Recently, there has been a big furore over the CHC case. A lot has been said countless of times and with the verdict out from the Court of Appeal, more thousands of comments were created. I would admit that the case had ran a few questions in my mind which makes me wonder sometimes why would the bus always come from the right and not the left? Im sure different sets of questions would flow through the mind of the believers ,non believers and people who are convinced to watch a circus to develop out of the case. However, I would like to say that at the end of the day, what KH or other Christians did should affect one's faith anyway.  How good the relationship between one and God has always been personal and not depend on what an affluent Christian leader has done or not done. The case had not affected my faith in God, but it had rocked the faith and high esteem I used to hold for the justice given out from our judiciary.  Is it another place where I have become so accustomed to accept as another 'cannot make it' organ of things here?

The world has become difficult to watch as Arsenal these days. Sometimes, I just stop reading the news altogether as there is hardly any thing favourable to read. Its either about increases in expenses, murder, rape, crime, Russia, N. Korea, train faults or some equally local depressing news that makes reading them a waste of my ever hungry for battery cellphone. The world is a depressing place these days and I wonder seriously where would I be typing this blog another 20 years from now.

Recently, the father of one of my cousin whom I had grown up with had passed away. The father whom I had spoken to little over the course of 30 over years, but remains a familiar figure in Chua family gatherings.  It was always difficult to attend an own family member's funeral as evidenced by my late grandpa and grandma's funerals. It was made more difficult as my cousin had grown up with me and we shared many fun times as young kids back in my grandpa's house and I empathize the pain felt. I seldom meet up with the Chua uncles and aunties, and I felt sad that everyone has aged. I do not know well the rest of the younger cousins and have no wish to do so either but to me, the auntie and uncles are people whom I respect (despite the eccentricity of some) because of my love for my parents and the upbringing I have been taught. Although I might probably be the most underachieving one in the entire Chua family tree, I feel sad everytime the family goes through 1 bad thing after another. I will always remember the last day I saw the house at Duke's Road- the place where I had so much fun with my cousins and uncles and aunties every Sunday. It was demolished to a rubble and scenes in my mind found it hard to continue playing the old times. Of course, I also remembered the black dog Tang Zu and I have a picture of a very young me playing with it when it was just a puppy. 

Right now, although I do not have a dog, I hope that someday I will be able to have keep 1 Golden Retriever as I wind down the years in future. Fishes have been a great form of relaxation after a torrid time at work most of the time. While I have found it hard to win any trophy these days, I am contented to keep the team of fishes I have.They may not be the best fishes in the world, but as long as I m happy with them  and had chosen them myself, I guess they are already winners of their own.

There are many things to write about, but there is a limit to how much my mind wants to release it. I guess right now it's time to pen off and hopefully, I do not take a long time again to write here again.
⁂
Copy the blog post above word for word, from "Right now, although" to "of their own.", both inclusive.

> INFORMATION SUPPLIED:
⁂
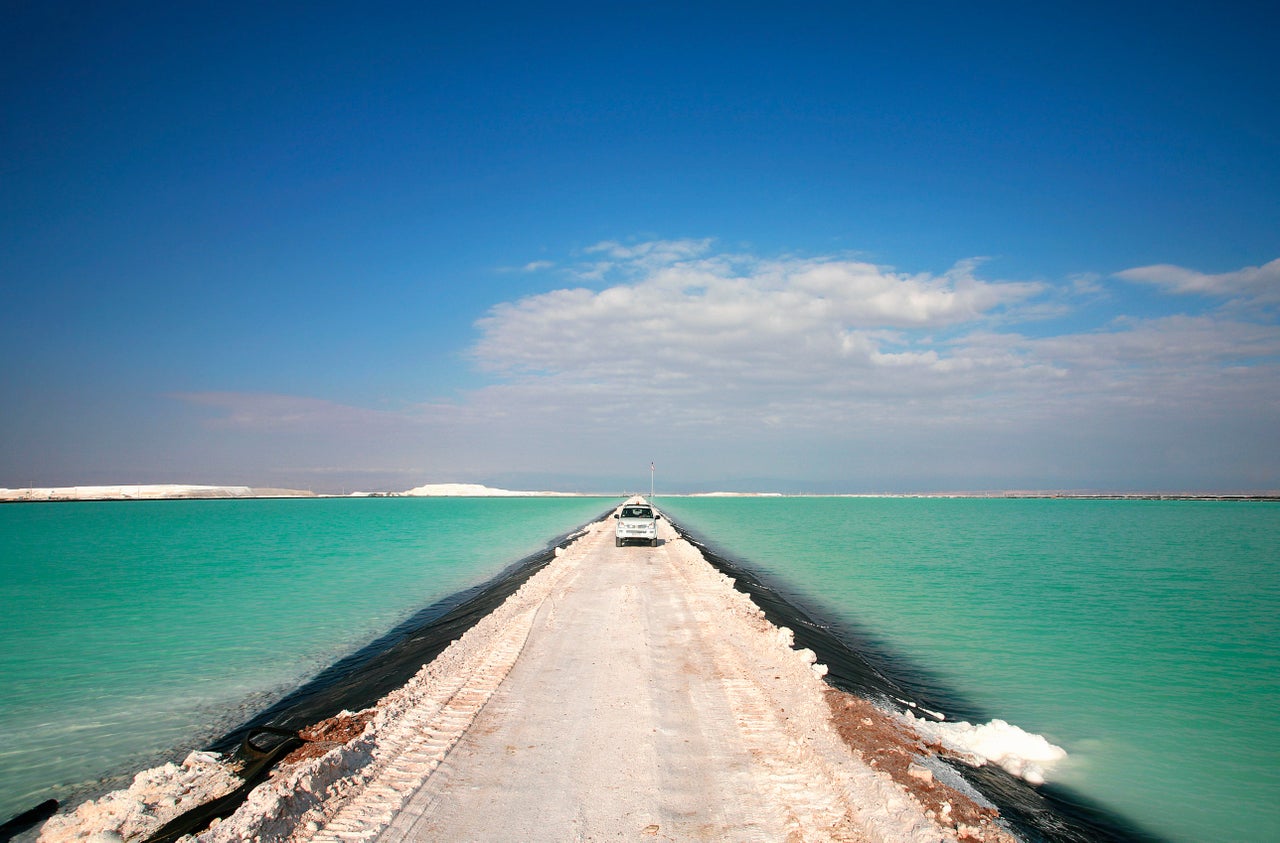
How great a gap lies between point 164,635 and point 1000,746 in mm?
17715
⁂
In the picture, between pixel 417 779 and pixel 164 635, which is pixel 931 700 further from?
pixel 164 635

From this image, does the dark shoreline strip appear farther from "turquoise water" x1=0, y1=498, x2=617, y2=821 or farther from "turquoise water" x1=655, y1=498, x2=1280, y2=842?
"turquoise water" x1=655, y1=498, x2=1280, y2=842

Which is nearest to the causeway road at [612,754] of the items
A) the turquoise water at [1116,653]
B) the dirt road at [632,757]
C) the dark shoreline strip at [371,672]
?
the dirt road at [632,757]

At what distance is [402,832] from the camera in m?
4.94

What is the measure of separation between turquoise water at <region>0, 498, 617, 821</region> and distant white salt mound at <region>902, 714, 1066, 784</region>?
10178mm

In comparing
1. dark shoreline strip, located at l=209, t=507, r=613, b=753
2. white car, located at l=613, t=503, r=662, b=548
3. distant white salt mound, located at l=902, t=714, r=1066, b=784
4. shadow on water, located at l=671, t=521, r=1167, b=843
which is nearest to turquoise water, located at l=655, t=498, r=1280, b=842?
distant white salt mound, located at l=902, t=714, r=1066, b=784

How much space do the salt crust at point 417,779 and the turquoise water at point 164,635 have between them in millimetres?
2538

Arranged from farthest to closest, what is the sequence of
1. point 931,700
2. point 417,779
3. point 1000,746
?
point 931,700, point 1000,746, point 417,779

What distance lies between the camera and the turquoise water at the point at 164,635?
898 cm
⁂
> TASK RESPONSE:
Right now, although I do not have a dog, I hope that someday I will be able to have keep 1 Golden Retriever as I wind down the years in future. Fishes have been a great form of relaxation after a torrid time at work most of the time. While I have found it hard to win any trophy these days, I am contented to keep the team of fishes I have.They may not be the best fishes in the world, but as long as I m happy with them  and had chosen them myself, I guess they are already winners of their own.